ESERCIZIO 1
Risponda alle seguenti domande basandosi sulla recensione.
(a) Quale etichetta ha pubblicato di recente i diversi album di recupero del progressive?
(b) Chi suona il basso nella formazione a trio dei Three Monks?
(c) Con quale titolo era uscito il precedente album dei Three Monks?
ESERCIZIO 2
Riporti fedelmente il passo della recensione che inizia con "Three Monks –" e termina con "sui marmorei altari.".

BRANO
---------------

Oltre all’album di Sophya Baccini di cui s’è detto da poco, la genovese Black Widow ha licenziato di recente diversi album in cui la temperie musicale dominante è quella del recupero del progressive: in particolare, quel suono in cui l’organo occupa il proscenio rispetto alla chitarra elettrica. Ecco perché rubiamo a un’antologia di Bukowsky (Musica per organi Caldi) il gioco di parole del titolo (che già da sé evoca subito le morbose atmosfere dello “spaghetti-thrilling”, non trovate?).
Il pensiero corre subito ad Emerson Lake & Palmer (il grande Keith fu autore tra l’altro delle musiche di Inferno) e, in Italia, ai Goblin di Claudio Simonetti, le cui composizioni – dal classico Profondo Rosso di Gaslini – furono la colonna sonora dei classici di Dario Argento e di lì di tanto fanta-horror italico dell’era aurea del genere.
Bene, in effetti proprio in quest’area ci troviamo: di seguito, recensiamo quindi i tre album separatamente, dedicando a ciascuno un riferimento cinematografico ideale fra i titoli cult di quell’epoca per aiutarvi a collocarli nella vostra mappa dei “colori del buio”.
Three Monks – The Legend Of The Holy Circle
È l’album più spiccatamente “emersoniano” del lotto: la formazione a trio (Bozzi al basso, Bichi alla batteria) rimane la medesima del precedente album, programmaticamente intitolato “Neogothic progressive toccatas” e, anche senza espliciti omaggi argentiani come in quel disco (dove spiccava la cover proprio di Profondo Rosso), l’aria che tira è proprio quella umida e sepolcrale della cattedrale gotica, illuminata da candelabri e ovviamente infestata da demoni cattivissimi, in attesa di celebrare riti blasfemi con discinte fanciulle legate sui marmorei altari.
L’atmosfera è chiara (anzi, scurissima!) e spessa: si sente che il cuore di Julius Lazzeri (organista sepolcrale già dal nome) chiaramente batte forte per le fughe di Bach, se mai il limite del disco (interamente strumentale) risiede proprio nella scarsa varietà timbrica determinata dall’organico all’opera.
Album del mese a Moshpit (ulteriore conferma del legame prog-metal, anche a livello di gusti del pubblico), non sarà agevole da fischiettare sotto la doccia ma ideale per chi… si accinga a girare un remake de La Chiesa di Soavi (a destra una scena)!

---------------

RECORD FORNITI
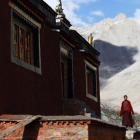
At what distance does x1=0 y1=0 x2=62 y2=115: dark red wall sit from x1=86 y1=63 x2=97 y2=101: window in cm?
617

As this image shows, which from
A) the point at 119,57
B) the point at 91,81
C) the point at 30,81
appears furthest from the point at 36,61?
the point at 119,57

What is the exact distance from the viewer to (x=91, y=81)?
22.0 metres

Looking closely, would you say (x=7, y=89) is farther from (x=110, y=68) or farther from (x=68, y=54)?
(x=110, y=68)

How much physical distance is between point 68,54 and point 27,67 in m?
5.01

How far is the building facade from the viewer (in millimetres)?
11062

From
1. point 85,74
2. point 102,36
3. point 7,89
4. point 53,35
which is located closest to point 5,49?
point 7,89

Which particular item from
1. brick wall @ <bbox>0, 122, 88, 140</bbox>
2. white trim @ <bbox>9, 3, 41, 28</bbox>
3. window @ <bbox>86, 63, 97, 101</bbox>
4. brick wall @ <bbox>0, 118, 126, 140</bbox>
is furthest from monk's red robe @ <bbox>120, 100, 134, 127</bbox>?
brick wall @ <bbox>0, 122, 88, 140</bbox>

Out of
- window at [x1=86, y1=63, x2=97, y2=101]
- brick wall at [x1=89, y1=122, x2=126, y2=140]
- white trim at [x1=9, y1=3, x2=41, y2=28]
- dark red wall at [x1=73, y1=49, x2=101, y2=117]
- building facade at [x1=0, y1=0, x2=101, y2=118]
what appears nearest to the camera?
brick wall at [x1=89, y1=122, x2=126, y2=140]

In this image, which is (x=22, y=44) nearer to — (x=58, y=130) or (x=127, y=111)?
(x=58, y=130)

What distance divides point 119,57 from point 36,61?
66134 mm

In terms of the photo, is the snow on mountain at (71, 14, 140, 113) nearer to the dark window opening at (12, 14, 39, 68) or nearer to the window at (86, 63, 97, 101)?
the window at (86, 63, 97, 101)

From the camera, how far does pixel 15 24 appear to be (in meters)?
12.2

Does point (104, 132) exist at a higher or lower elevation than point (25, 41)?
lower

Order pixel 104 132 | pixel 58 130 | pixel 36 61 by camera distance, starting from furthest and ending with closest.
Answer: pixel 36 61
pixel 104 132
pixel 58 130
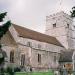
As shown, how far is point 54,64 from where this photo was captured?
56125 millimetres

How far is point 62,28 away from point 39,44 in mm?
13727

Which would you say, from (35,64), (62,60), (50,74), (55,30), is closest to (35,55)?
(35,64)

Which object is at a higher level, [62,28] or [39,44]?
[62,28]

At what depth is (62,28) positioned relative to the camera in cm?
6419

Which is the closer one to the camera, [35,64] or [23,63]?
[23,63]

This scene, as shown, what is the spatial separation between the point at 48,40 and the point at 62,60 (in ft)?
18.2

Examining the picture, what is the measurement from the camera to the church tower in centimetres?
6388

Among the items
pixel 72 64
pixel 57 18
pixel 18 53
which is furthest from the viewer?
pixel 57 18

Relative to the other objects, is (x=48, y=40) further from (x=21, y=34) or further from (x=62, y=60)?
(x=21, y=34)

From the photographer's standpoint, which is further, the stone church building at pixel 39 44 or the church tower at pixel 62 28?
the church tower at pixel 62 28

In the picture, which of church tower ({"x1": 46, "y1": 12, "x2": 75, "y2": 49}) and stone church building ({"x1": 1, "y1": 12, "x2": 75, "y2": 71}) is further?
church tower ({"x1": 46, "y1": 12, "x2": 75, "y2": 49})

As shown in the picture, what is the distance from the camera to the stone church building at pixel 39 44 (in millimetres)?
45719

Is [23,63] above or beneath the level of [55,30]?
beneath

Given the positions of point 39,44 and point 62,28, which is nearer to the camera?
point 39,44
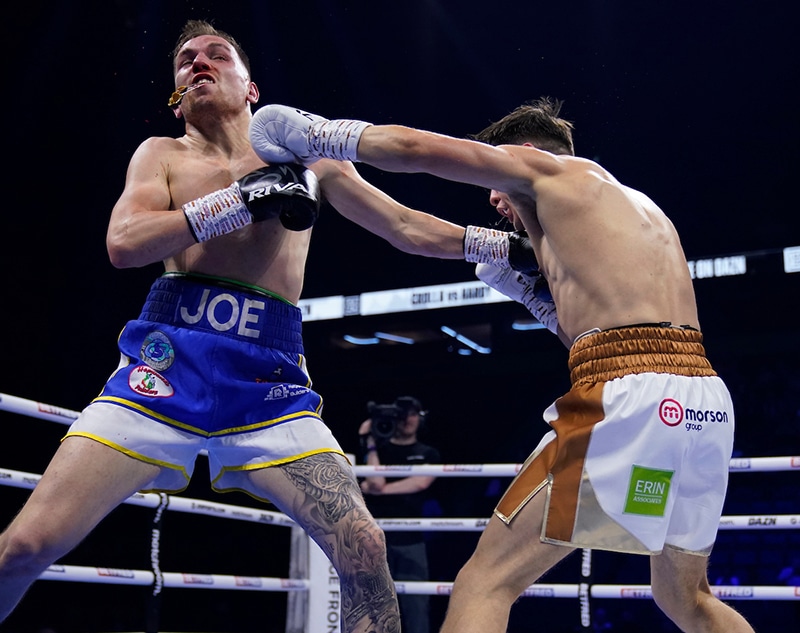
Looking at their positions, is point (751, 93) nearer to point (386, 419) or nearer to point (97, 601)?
point (386, 419)

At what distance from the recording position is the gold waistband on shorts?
1.78 metres

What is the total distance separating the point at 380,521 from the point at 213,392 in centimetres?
192

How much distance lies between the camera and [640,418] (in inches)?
66.7

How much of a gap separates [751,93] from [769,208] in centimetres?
183

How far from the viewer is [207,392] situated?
204 cm

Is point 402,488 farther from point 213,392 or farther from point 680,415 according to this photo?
point 680,415

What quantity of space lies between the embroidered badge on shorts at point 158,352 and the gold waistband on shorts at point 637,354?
0.96 m

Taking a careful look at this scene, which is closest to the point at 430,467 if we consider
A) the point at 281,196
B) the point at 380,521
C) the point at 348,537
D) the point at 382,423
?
the point at 380,521

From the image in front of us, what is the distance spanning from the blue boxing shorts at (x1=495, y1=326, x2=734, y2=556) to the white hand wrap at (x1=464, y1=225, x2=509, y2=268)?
0.71 meters

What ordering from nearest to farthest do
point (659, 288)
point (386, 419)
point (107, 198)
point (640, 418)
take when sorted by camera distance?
1. point (640, 418)
2. point (659, 288)
3. point (386, 419)
4. point (107, 198)

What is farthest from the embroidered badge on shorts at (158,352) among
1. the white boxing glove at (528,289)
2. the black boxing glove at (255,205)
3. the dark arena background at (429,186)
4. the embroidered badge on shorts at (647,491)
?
the dark arena background at (429,186)

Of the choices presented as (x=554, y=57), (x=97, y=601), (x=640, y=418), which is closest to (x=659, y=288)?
(x=640, y=418)

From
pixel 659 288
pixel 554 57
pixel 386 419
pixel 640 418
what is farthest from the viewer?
pixel 554 57

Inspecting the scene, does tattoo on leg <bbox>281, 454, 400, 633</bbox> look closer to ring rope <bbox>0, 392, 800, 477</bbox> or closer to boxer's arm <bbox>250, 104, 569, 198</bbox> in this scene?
boxer's arm <bbox>250, 104, 569, 198</bbox>
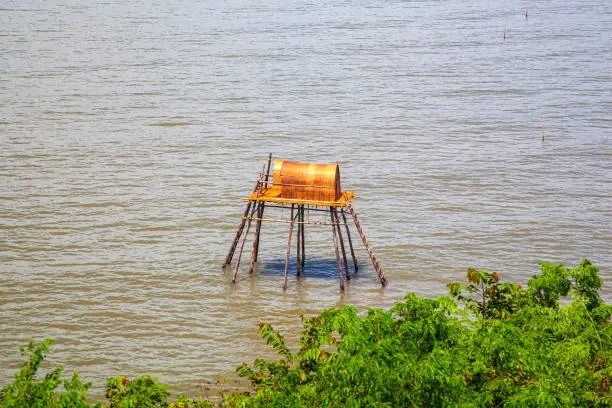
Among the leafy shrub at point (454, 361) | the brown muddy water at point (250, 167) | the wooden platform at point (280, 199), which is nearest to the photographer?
the leafy shrub at point (454, 361)

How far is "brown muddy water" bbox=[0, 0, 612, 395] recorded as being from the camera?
20406mm

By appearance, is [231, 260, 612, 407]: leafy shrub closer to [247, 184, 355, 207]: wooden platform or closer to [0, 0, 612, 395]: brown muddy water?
[0, 0, 612, 395]: brown muddy water

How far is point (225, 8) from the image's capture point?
77250 mm

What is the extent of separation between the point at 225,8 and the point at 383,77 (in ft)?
108

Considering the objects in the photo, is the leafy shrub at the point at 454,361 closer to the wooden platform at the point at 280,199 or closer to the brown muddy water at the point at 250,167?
the brown muddy water at the point at 250,167

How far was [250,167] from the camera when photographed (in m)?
32.2

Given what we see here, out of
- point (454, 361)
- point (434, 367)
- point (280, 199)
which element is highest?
point (280, 199)

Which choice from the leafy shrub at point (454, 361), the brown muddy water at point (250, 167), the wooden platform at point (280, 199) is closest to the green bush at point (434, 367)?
the leafy shrub at point (454, 361)

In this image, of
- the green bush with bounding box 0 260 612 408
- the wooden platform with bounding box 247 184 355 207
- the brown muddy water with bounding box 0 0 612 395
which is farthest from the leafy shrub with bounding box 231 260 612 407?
the wooden platform with bounding box 247 184 355 207

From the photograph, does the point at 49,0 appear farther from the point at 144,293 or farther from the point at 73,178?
the point at 144,293

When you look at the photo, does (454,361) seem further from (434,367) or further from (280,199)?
(280,199)

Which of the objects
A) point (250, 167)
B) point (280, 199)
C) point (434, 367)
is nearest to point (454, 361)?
point (434, 367)

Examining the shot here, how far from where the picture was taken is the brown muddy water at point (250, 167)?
20.4 meters

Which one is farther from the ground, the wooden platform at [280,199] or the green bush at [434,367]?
the wooden platform at [280,199]
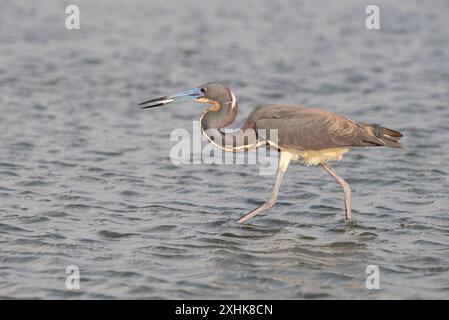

---------------

RISPOSTA COMPLETA 1
(a) L'etichetta è la genovese Black Widow.
(b) Il basso è affidato a Bozzi.
(c) Il precedente album si intitolava "Neogothic progressive toccatas".

RISPOSTA COMPLETA 2
Three Monks – The Legend Of The Holy Circle
È l’album più spiccatamente “emersoniano” del lotto: la formazione a trio (Bozzi al basso, Bichi alla batteria) rimane la medesima del precedente album, programmaticamente intitolato “Neogothic progressive toccatas” e, anche senza espliciti omaggi argentiani come in quel disco (dove spiccava la cover proprio di Profondo Rosso), l’aria che tira è proprio quella umida e sepolcrale della cattedrale gotica, illuminata da candelabri e ovviamente infestata da demoni cattivissimi, in attesa di celebrare riti blasfemi con discinte fanciulle legate sui marmorei altari.